__Instrução__. Por favor, reproduza do texto abaixo sobre o disco Refavela tudo o que vai de "Refavela e o" até "King Sunny Adé.", sem alterar nada.

__Texto para leitura__.

Refavela e o Afrobeat

Em 1977, Gilberto Gil fez uma viagem à Nigéria para participar do II Festival Mundial de Arte e Cultura Negra (Festac), em Lagos, onde conheceu o afrobeat de Fela Kuti e uma vibrante nova música africana liderada também por King Sunny Adé.

Acontecia em Salvador o fenômeno da reafricanização do carnaval, tendo o Ilê Aiyê e o já veterano Filhos de Gandhy à frente, e, junto a isso, a penetração do reggae na cultura local. Ao mesmo tempo ocorria o êxodo de moradores de favelas para conjuntos habitacionais distantes do centro das cidades. Gil botou tudo isso num caldeirão que resultou no seu disco mais simbólico da herança cultural africana, o Refavela. O álbum traz no lado A as músicas Refavela, Ilê Ayê, Aqui e Agora, No Norte da Saudade, Babá Alapalá. E no lado B: Sandra, Samba do Avião, Era Nova, Balafon, Patuscada de Gandhi.

__Registros brutos__.
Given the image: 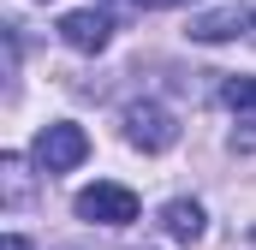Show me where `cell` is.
I'll use <instances>...</instances> for the list:
<instances>
[{"instance_id": "9c48e42d", "label": "cell", "mask_w": 256, "mask_h": 250, "mask_svg": "<svg viewBox=\"0 0 256 250\" xmlns=\"http://www.w3.org/2000/svg\"><path fill=\"white\" fill-rule=\"evenodd\" d=\"M143 12H167V6H191V0H137Z\"/></svg>"}, {"instance_id": "6da1fadb", "label": "cell", "mask_w": 256, "mask_h": 250, "mask_svg": "<svg viewBox=\"0 0 256 250\" xmlns=\"http://www.w3.org/2000/svg\"><path fill=\"white\" fill-rule=\"evenodd\" d=\"M126 143L143 155H167L179 143V120L161 108V102H131L126 108Z\"/></svg>"}, {"instance_id": "ba28073f", "label": "cell", "mask_w": 256, "mask_h": 250, "mask_svg": "<svg viewBox=\"0 0 256 250\" xmlns=\"http://www.w3.org/2000/svg\"><path fill=\"white\" fill-rule=\"evenodd\" d=\"M6 202H24V161L6 155Z\"/></svg>"}, {"instance_id": "30bf717a", "label": "cell", "mask_w": 256, "mask_h": 250, "mask_svg": "<svg viewBox=\"0 0 256 250\" xmlns=\"http://www.w3.org/2000/svg\"><path fill=\"white\" fill-rule=\"evenodd\" d=\"M0 250H30V238H18V232H6V244Z\"/></svg>"}, {"instance_id": "8992f818", "label": "cell", "mask_w": 256, "mask_h": 250, "mask_svg": "<svg viewBox=\"0 0 256 250\" xmlns=\"http://www.w3.org/2000/svg\"><path fill=\"white\" fill-rule=\"evenodd\" d=\"M161 226H167V238L196 244V238H202V202H191V196H173V202L161 208Z\"/></svg>"}, {"instance_id": "3957f363", "label": "cell", "mask_w": 256, "mask_h": 250, "mask_svg": "<svg viewBox=\"0 0 256 250\" xmlns=\"http://www.w3.org/2000/svg\"><path fill=\"white\" fill-rule=\"evenodd\" d=\"M84 155H90V137H84V125H72V120L48 125V131L36 137V161H42V173H72Z\"/></svg>"}, {"instance_id": "5b68a950", "label": "cell", "mask_w": 256, "mask_h": 250, "mask_svg": "<svg viewBox=\"0 0 256 250\" xmlns=\"http://www.w3.org/2000/svg\"><path fill=\"white\" fill-rule=\"evenodd\" d=\"M250 24H256L250 6H220V12H202V18H196L191 36H196V42H232V36H244Z\"/></svg>"}, {"instance_id": "52a82bcc", "label": "cell", "mask_w": 256, "mask_h": 250, "mask_svg": "<svg viewBox=\"0 0 256 250\" xmlns=\"http://www.w3.org/2000/svg\"><path fill=\"white\" fill-rule=\"evenodd\" d=\"M220 102L238 114V125L256 131V78H226V84H220Z\"/></svg>"}, {"instance_id": "277c9868", "label": "cell", "mask_w": 256, "mask_h": 250, "mask_svg": "<svg viewBox=\"0 0 256 250\" xmlns=\"http://www.w3.org/2000/svg\"><path fill=\"white\" fill-rule=\"evenodd\" d=\"M108 36H114V24H108V12H96V6L66 12V18H60V42H66V48H78V54H102Z\"/></svg>"}, {"instance_id": "7a4b0ae2", "label": "cell", "mask_w": 256, "mask_h": 250, "mask_svg": "<svg viewBox=\"0 0 256 250\" xmlns=\"http://www.w3.org/2000/svg\"><path fill=\"white\" fill-rule=\"evenodd\" d=\"M78 220H96V226H131L137 220V190L126 185H90V190H78Z\"/></svg>"}]
</instances>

__Resposta da tarefa__.
Refavela e o Afrobeat

Em 1977, Gilberto Gil fez uma viagem à Nigéria para participar do II Festival Mundial de Arte e Cultura Negra (Festac), em Lagos, onde conheceu o afrobeat de Fela Kuti e uma vibrante nova música africana liderada também por King Sunny Adé.